The answer must consist of every line in the records below that contains the string "scientific".

Stored items:
__________

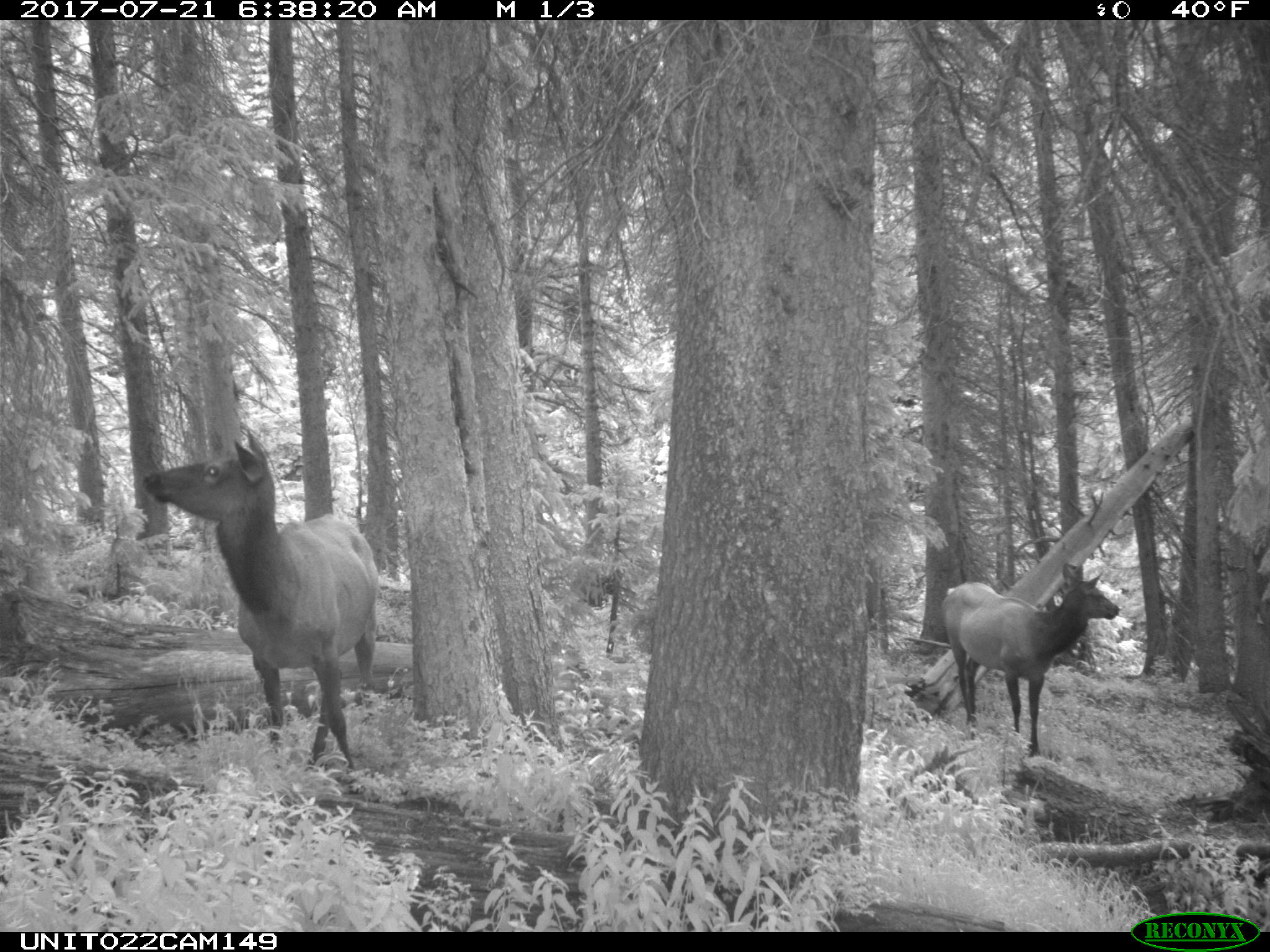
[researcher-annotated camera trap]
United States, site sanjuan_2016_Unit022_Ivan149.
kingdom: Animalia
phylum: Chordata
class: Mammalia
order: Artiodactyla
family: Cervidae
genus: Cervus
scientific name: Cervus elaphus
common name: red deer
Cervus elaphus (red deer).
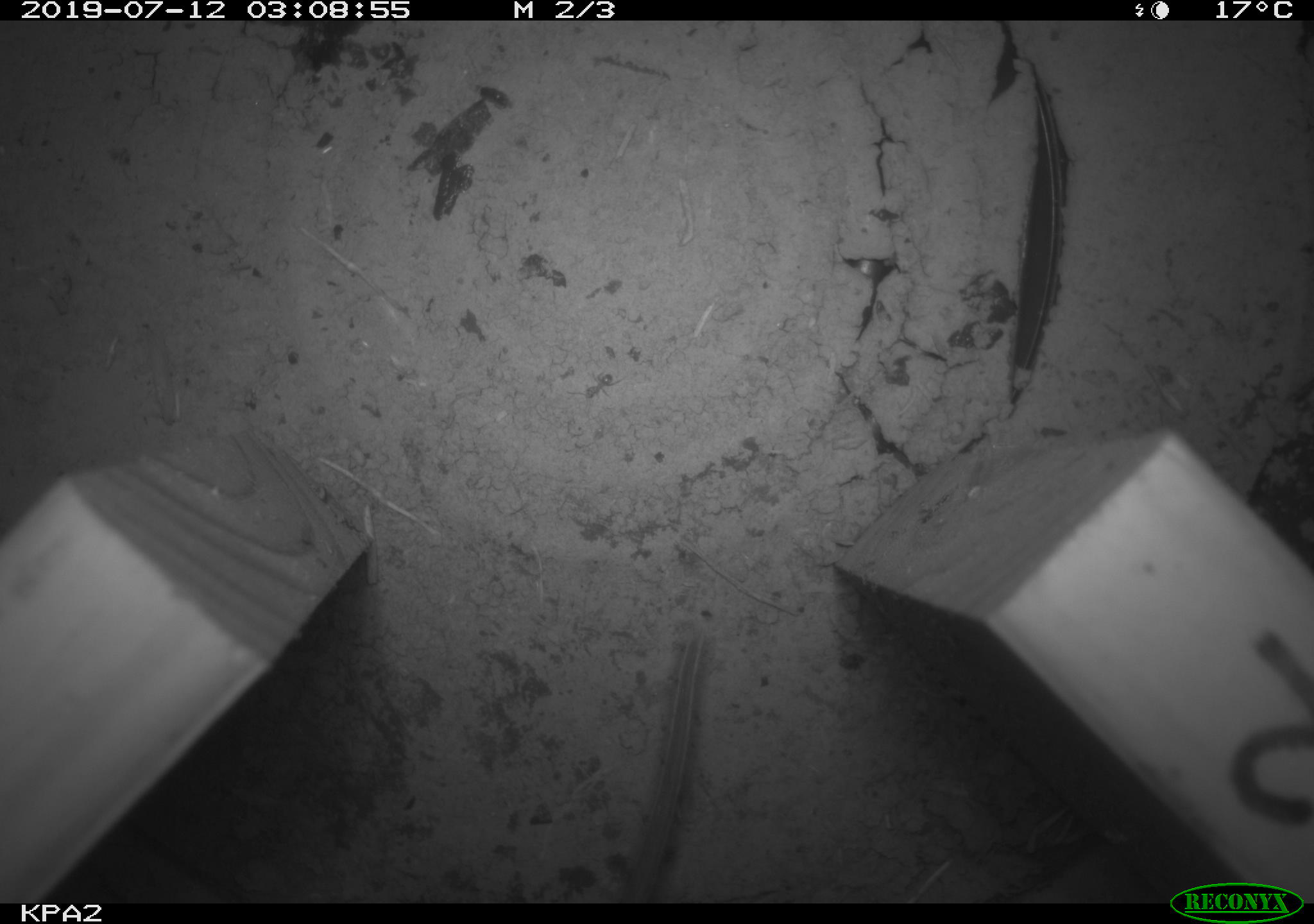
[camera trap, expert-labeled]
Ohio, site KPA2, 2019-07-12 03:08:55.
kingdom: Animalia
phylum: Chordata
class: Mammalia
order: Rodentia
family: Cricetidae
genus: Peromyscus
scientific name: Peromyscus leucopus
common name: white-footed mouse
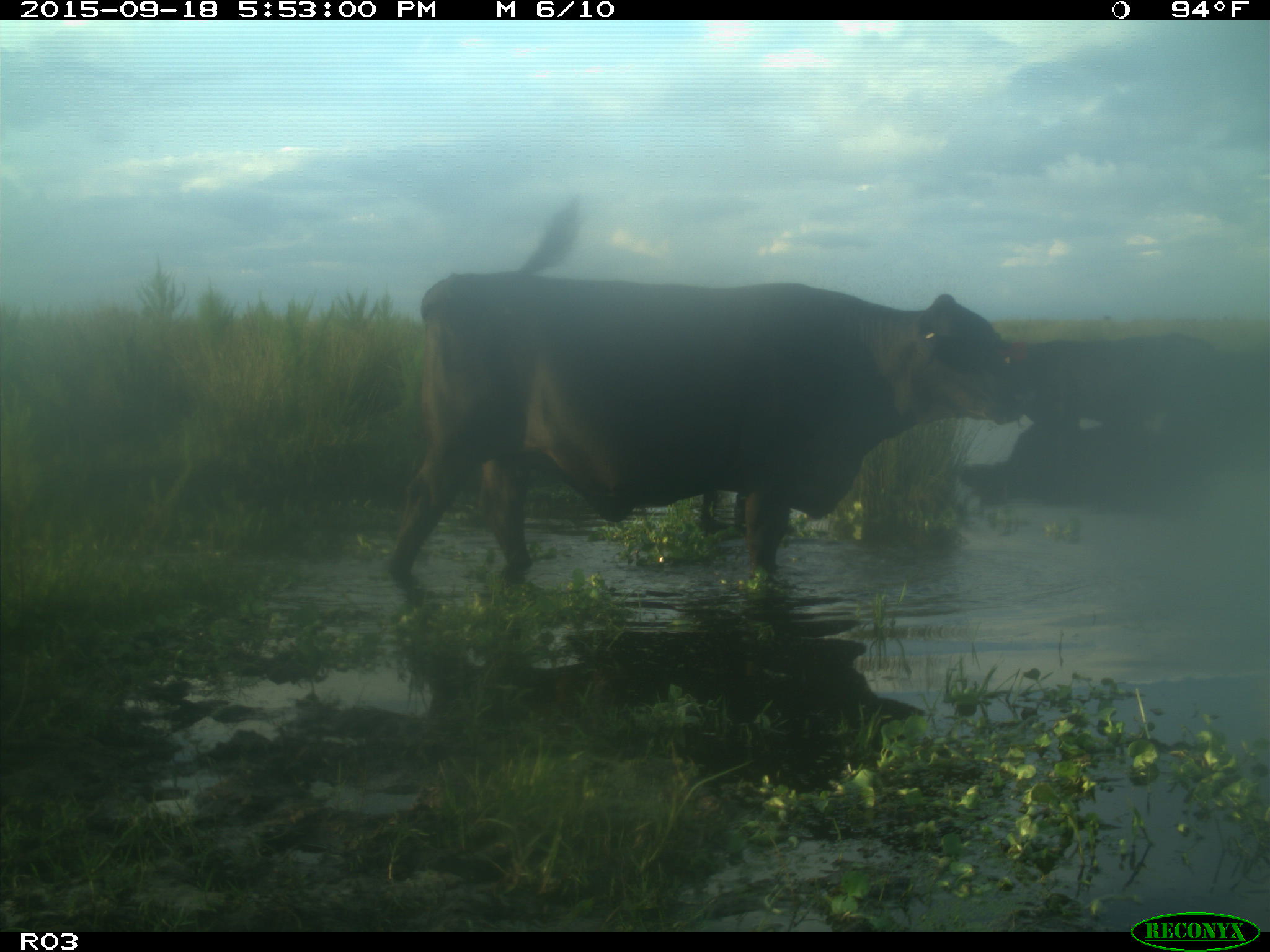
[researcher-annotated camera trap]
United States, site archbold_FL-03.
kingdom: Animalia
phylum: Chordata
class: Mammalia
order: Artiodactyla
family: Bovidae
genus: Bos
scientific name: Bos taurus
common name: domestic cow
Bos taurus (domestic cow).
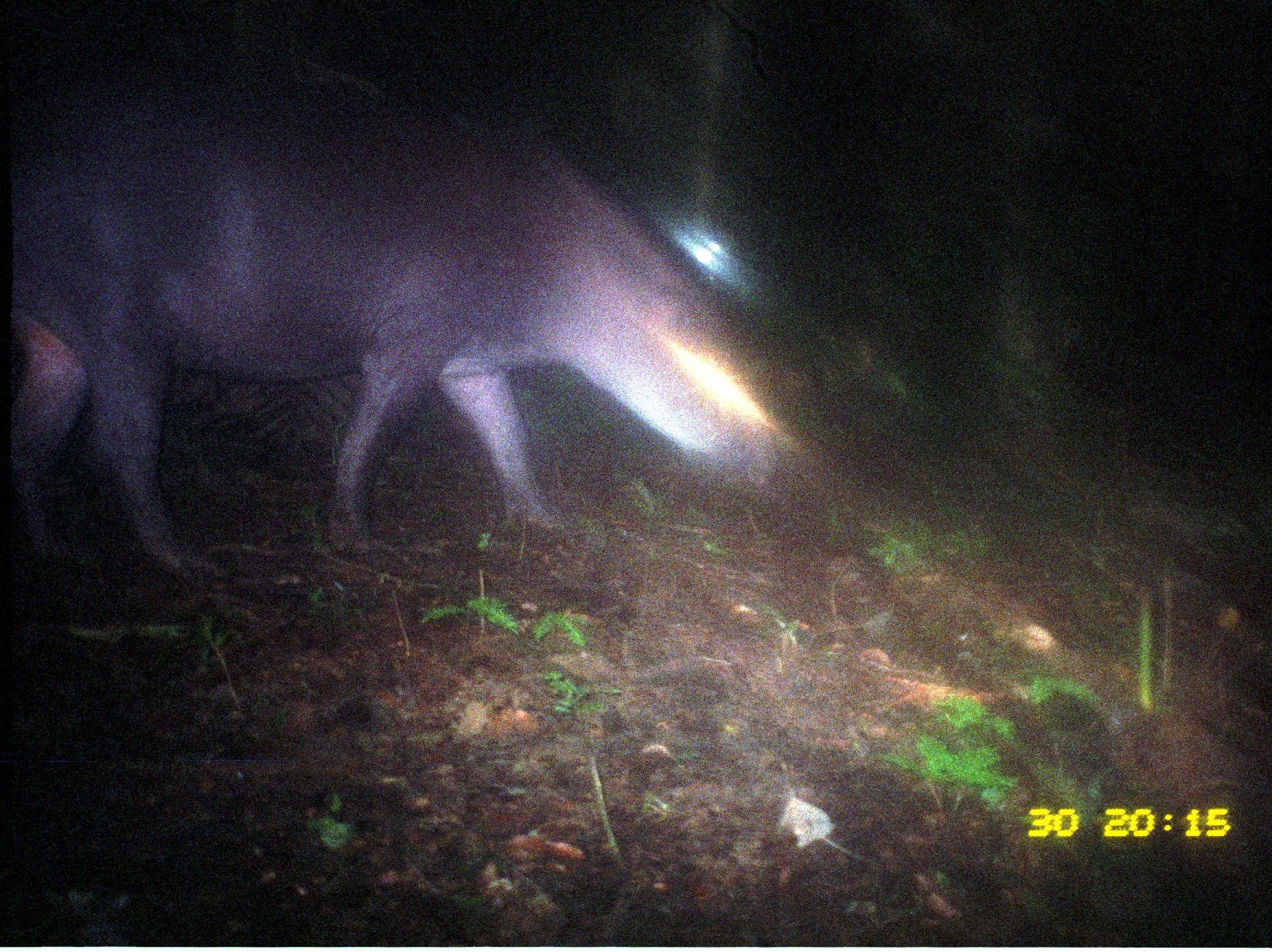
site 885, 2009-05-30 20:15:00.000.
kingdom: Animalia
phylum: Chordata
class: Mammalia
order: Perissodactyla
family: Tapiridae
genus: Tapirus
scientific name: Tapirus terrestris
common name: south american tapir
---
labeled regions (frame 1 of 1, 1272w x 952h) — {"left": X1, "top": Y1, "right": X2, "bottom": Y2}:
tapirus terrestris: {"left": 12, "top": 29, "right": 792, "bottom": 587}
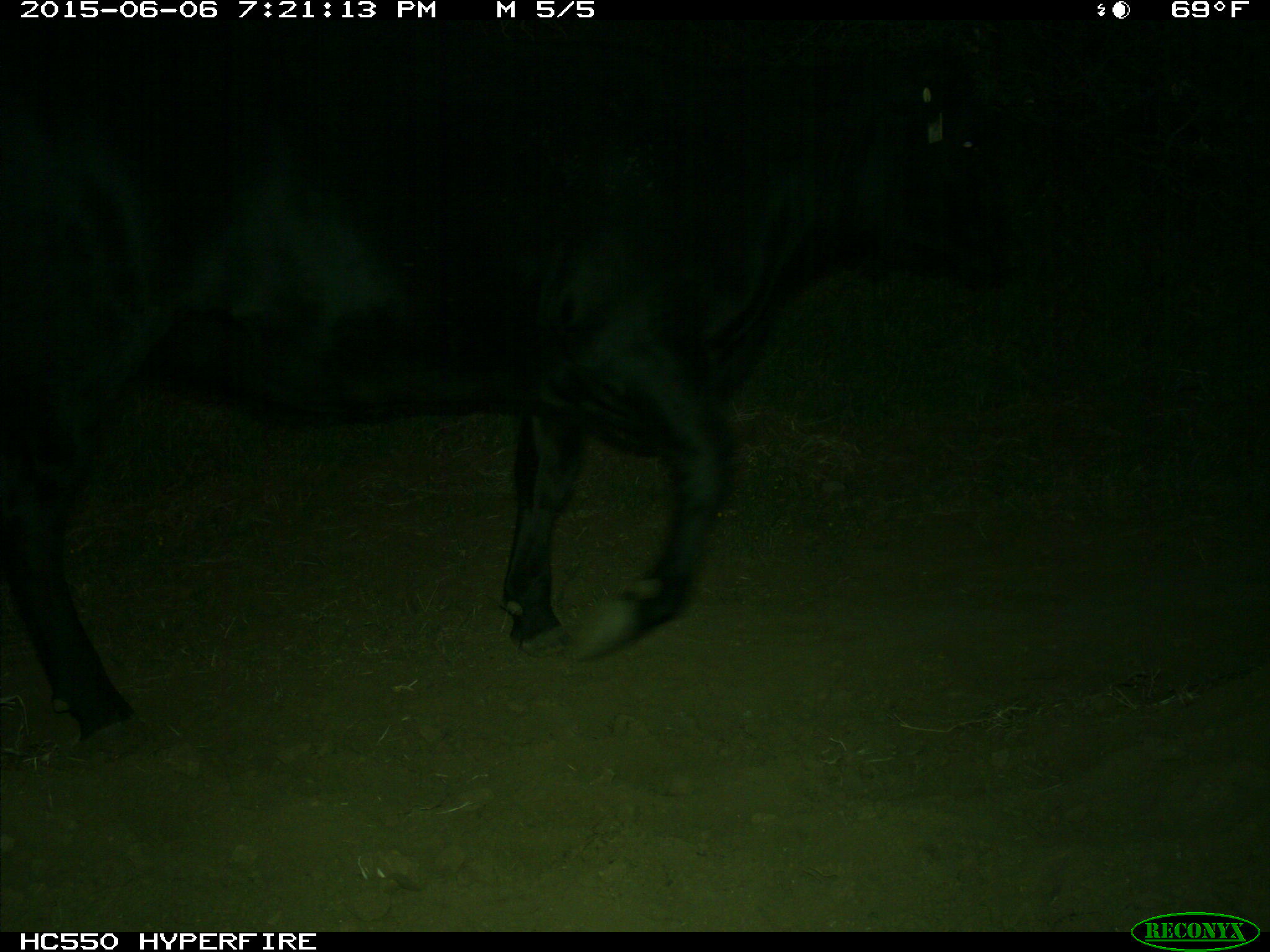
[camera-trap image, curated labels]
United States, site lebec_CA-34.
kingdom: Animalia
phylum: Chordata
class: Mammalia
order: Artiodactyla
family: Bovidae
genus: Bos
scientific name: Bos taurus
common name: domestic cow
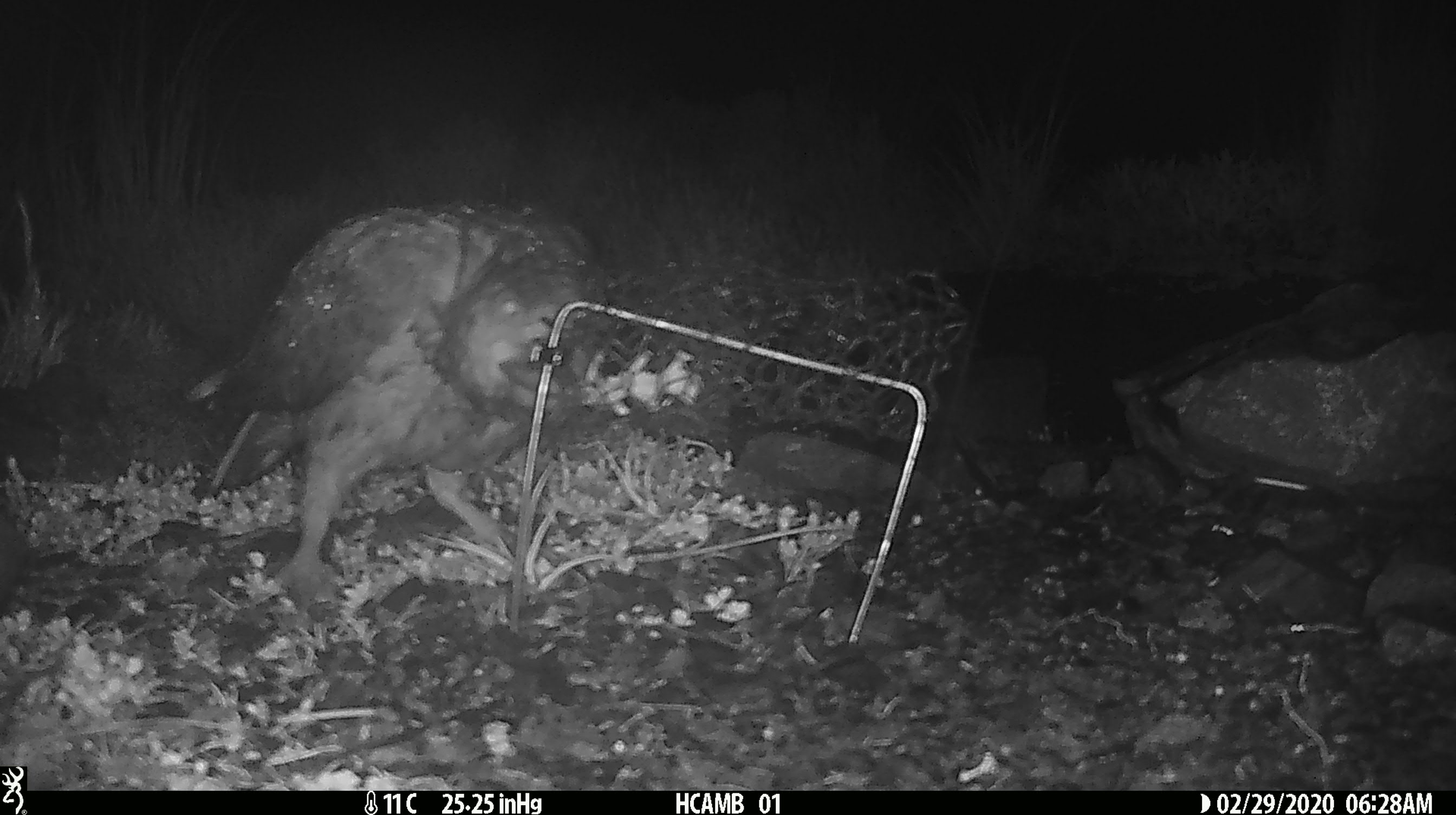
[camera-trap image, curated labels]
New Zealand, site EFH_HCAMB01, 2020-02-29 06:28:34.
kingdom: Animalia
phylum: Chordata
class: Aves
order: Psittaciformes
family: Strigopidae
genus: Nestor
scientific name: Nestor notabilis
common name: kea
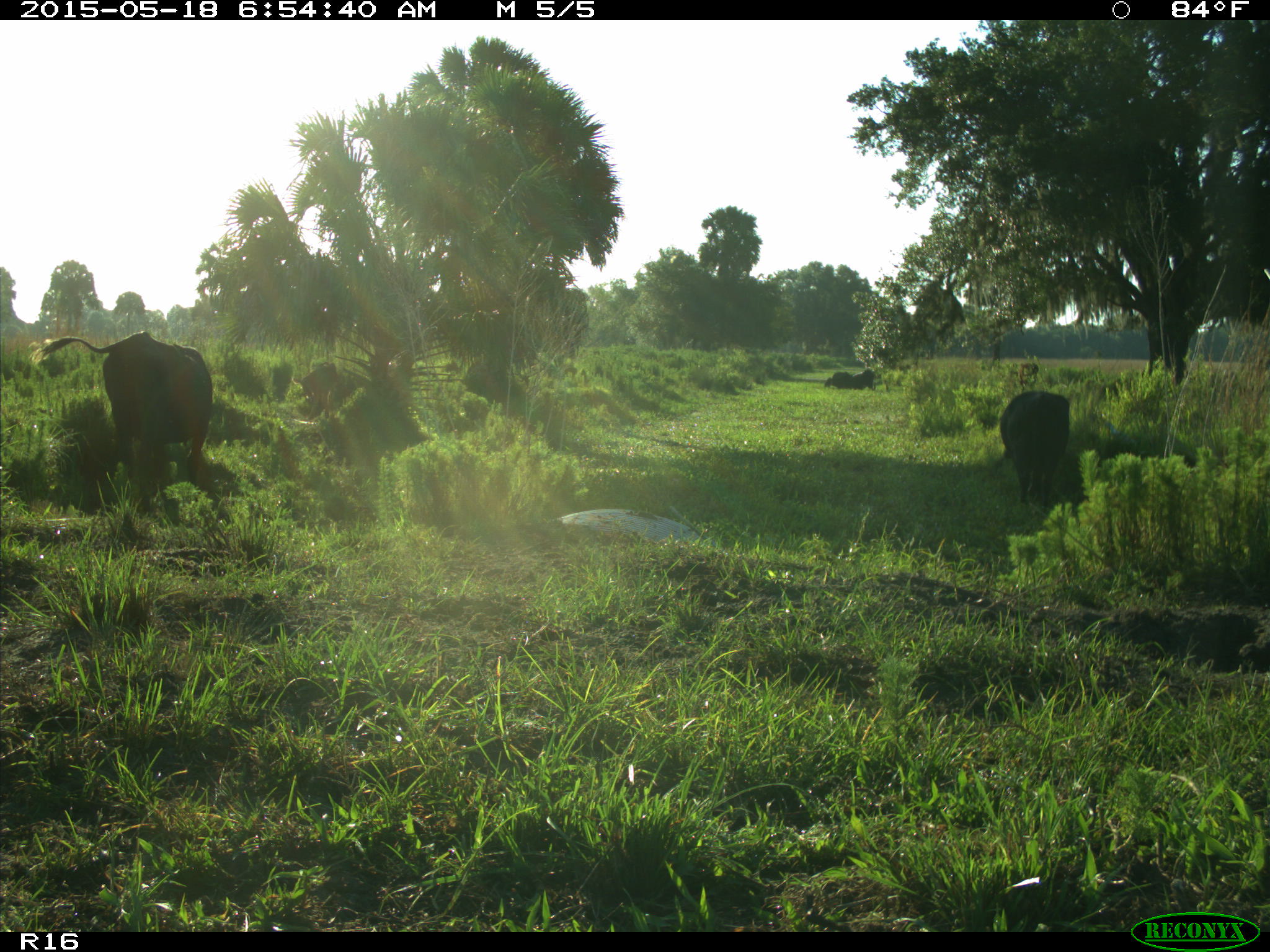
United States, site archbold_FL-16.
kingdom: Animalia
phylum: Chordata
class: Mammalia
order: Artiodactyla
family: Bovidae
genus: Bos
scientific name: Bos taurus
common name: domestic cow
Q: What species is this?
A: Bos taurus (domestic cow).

__________

## RESPONSE BOX
scientific name: Cervus elaphus
scientific name: Peromyscus leucopus
scientific name: Bos taurus
scientific name: Tapirus terrestris
scientific name: Bos taurus
scientific name: Nestor notabilis
scientific name: Bos taurus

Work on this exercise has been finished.